Below are records to repeat exactly. Omit the pictures from the copy.

** START OF RECORDS FOR THIS TASK **

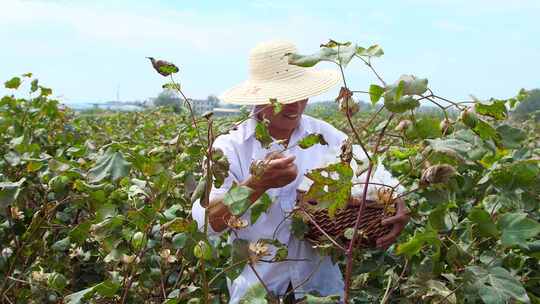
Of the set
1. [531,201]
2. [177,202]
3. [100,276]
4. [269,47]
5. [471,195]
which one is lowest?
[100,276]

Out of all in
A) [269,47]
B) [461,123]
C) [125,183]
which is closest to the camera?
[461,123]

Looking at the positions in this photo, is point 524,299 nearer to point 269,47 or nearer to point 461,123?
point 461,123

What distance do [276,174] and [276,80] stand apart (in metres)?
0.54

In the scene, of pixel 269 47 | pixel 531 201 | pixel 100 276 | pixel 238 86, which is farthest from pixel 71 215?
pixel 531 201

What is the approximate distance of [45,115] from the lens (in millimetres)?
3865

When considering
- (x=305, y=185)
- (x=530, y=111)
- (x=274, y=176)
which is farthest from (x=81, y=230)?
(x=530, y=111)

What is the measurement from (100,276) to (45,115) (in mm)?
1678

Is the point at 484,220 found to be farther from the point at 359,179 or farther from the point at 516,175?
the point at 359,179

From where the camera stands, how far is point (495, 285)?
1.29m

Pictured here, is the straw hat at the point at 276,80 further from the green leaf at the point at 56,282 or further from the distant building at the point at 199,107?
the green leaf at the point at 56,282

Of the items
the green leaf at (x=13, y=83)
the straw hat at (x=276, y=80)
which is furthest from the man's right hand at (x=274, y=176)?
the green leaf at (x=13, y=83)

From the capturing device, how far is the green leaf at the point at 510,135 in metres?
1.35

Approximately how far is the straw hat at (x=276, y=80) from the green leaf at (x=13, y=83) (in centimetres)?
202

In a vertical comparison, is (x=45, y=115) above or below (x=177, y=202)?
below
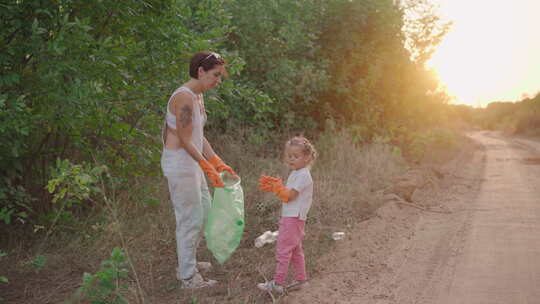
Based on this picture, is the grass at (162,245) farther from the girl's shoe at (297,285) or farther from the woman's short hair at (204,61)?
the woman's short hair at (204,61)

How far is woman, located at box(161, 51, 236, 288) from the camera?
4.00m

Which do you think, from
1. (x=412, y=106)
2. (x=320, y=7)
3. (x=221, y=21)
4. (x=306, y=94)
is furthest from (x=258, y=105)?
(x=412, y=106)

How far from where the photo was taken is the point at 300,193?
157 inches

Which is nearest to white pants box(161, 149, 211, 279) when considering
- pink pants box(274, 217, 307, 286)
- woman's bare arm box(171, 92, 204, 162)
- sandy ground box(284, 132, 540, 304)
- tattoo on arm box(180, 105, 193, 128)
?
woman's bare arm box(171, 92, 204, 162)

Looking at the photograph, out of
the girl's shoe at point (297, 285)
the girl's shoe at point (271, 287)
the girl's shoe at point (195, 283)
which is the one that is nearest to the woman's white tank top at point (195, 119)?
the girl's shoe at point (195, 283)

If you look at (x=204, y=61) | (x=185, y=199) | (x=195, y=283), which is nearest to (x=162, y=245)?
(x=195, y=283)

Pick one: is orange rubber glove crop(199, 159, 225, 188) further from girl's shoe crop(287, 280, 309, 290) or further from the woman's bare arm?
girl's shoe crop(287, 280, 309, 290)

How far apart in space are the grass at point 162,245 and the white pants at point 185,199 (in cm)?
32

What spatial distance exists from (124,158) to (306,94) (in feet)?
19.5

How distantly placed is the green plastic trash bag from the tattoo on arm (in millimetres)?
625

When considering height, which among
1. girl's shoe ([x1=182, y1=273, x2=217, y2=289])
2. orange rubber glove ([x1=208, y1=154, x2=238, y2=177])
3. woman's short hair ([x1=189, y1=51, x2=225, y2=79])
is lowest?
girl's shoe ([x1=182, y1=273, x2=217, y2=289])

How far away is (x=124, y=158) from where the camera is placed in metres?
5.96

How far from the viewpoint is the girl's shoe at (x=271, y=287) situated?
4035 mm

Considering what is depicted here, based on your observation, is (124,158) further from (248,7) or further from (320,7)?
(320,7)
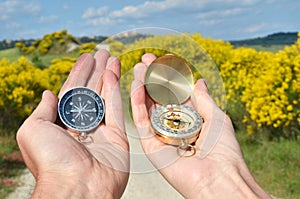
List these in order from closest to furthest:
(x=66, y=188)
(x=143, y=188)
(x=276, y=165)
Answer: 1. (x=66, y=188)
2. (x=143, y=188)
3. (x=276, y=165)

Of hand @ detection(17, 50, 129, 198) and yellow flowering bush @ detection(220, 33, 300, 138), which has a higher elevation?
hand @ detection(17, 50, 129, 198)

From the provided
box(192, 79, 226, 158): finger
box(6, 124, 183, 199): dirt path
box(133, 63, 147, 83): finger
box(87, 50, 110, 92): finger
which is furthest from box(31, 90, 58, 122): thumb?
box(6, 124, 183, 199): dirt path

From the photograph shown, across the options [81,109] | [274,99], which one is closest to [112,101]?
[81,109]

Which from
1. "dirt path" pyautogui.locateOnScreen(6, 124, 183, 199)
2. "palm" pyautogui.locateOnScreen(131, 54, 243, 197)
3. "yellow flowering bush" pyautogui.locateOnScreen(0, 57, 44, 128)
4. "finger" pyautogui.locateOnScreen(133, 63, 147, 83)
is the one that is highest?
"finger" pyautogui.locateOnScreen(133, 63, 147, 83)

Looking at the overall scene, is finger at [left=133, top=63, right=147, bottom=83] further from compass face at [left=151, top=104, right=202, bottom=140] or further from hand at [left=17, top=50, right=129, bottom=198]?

** END OF RECORDS FOR THIS TASK **

◆ WRITTEN RESPONSE:
Of the set
1. [531,201]
2. [177,202]
3. [100,276]
4. [269,47]
5. [471,195]
which one is lowest?
[100,276]

Out of all in
A) [269,47]
B) [461,123]
C) [125,183]
which is closest to the camera?
[461,123]

Looking at the positions in this photo, is point 524,299 nearer to point 269,47 or nearer to point 461,123?
point 461,123

What distance do [276,174] and [276,80] stand apart (in metres)?
0.54

In the scene, of pixel 269 47 | pixel 531 201 | pixel 100 276 | pixel 238 86, which is farthest from pixel 71 215?
pixel 531 201

What is the approximate distance of [45,115] from the lens (in millimetres)?
3865

When considering
- (x=305, y=185)
- (x=530, y=111)
- (x=274, y=176)
which is farthest from (x=81, y=230)?
(x=530, y=111)

What is the measurement from (100,276) to (45,115) (in mm)?
1678

Is the point at 484,220 found to be farther from the point at 359,179 or farther from the point at 516,175?
the point at 359,179

From where the camera stands, how far is point (495, 285)?
1.29m

Pictured here, is the straw hat at the point at 276,80 further from the green leaf at the point at 56,282 or further from the distant building at the point at 199,107?
the green leaf at the point at 56,282

Of the items
the green leaf at (x=13, y=83)
the straw hat at (x=276, y=80)
which is furthest from the man's right hand at (x=274, y=176)?
the green leaf at (x=13, y=83)

From the capturing device, how far is the green leaf at the point at 510,135 in metres?
1.35

Approximately how far is the straw hat at (x=276, y=80) from the green leaf at (x=13, y=83) (in centimetres)?
202

In a vertical comparison, is (x=45, y=115) above or below (x=177, y=202)?
below
Based on this picture, is the grass at (162,245) farther from the girl's shoe at (297,285) or farther from the woman's short hair at (204,61)?
the woman's short hair at (204,61)

How far is woman, located at box(161, 51, 236, 288) from the camera?
4.00m

Which do you think, from
1. (x=412, y=106)
2. (x=320, y=7)
3. (x=221, y=21)
4. (x=306, y=94)
is furthest from (x=258, y=105)?
(x=412, y=106)

How far from where the photo was taken is the point at 300,193?
157 inches

Which is nearest to white pants box(161, 149, 211, 279) when considering
- pink pants box(274, 217, 307, 286)
- woman's bare arm box(171, 92, 204, 162)
- sandy ground box(284, 132, 540, 304)
- tattoo on arm box(180, 105, 193, 128)
?
woman's bare arm box(171, 92, 204, 162)

Looking at the photograph, out of
the girl's shoe at point (297, 285)
the girl's shoe at point (271, 287)
the girl's shoe at point (195, 283)
which is the one that is nearest to the woman's white tank top at point (195, 119)?
the girl's shoe at point (195, 283)

If you look at (x=204, y=61) | (x=185, y=199) | (x=195, y=283), which is nearest to (x=162, y=245)?
(x=195, y=283)

Pick one: is orange rubber glove crop(199, 159, 225, 188) further from girl's shoe crop(287, 280, 309, 290) or further from the woman's bare arm?
girl's shoe crop(287, 280, 309, 290)

How far apart in space are the grass at point 162,245 and the white pants at point 185,199 (in cm)?
32

What spatial distance exists from (124,158) to (306,94) (in feet)?
19.5

How distantly placed is the green plastic trash bag from the tattoo on arm (in millimetres)?
625

When considering height, which among
1. girl's shoe ([x1=182, y1=273, x2=217, y2=289])
2. orange rubber glove ([x1=208, y1=154, x2=238, y2=177])
3. woman's short hair ([x1=189, y1=51, x2=225, y2=79])
is lowest?
girl's shoe ([x1=182, y1=273, x2=217, y2=289])

How far away is (x=124, y=158) from where the camera is placed in metres?
5.96

How far from the viewpoint is the girl's shoe at (x=271, y=287) situated?
4035 mm

Considering what is depicted here, based on your observation, is (124,158) further from (248,7) or further from (320,7)?
(320,7)
List these in order from closest to furthest:
(x=66, y=188)
(x=143, y=188)
(x=276, y=165)
Answer: 1. (x=66, y=188)
2. (x=143, y=188)
3. (x=276, y=165)

Of hand @ detection(17, 50, 129, 198) and yellow flowering bush @ detection(220, 33, 300, 138), which has a higher elevation?
hand @ detection(17, 50, 129, 198)

From the provided
box(192, 79, 226, 158): finger
box(6, 124, 183, 199): dirt path
box(133, 63, 147, 83): finger
box(87, 50, 110, 92): finger
which is furthest from box(31, 90, 58, 122): thumb?
box(6, 124, 183, 199): dirt path

From the photograph shown, across the options [81,109] | [274,99], which one is closest to [112,101]?
[81,109]

Which from
1. "dirt path" pyautogui.locateOnScreen(6, 124, 183, 199)
2. "palm" pyautogui.locateOnScreen(131, 54, 243, 197)
3. "yellow flowering bush" pyautogui.locateOnScreen(0, 57, 44, 128)
4. "finger" pyautogui.locateOnScreen(133, 63, 147, 83)
is the one that is highest?
"finger" pyautogui.locateOnScreen(133, 63, 147, 83)

Looking at the overall scene, is finger at [left=133, top=63, right=147, bottom=83] further from compass face at [left=151, top=104, right=202, bottom=140] or further from hand at [left=17, top=50, right=129, bottom=198]?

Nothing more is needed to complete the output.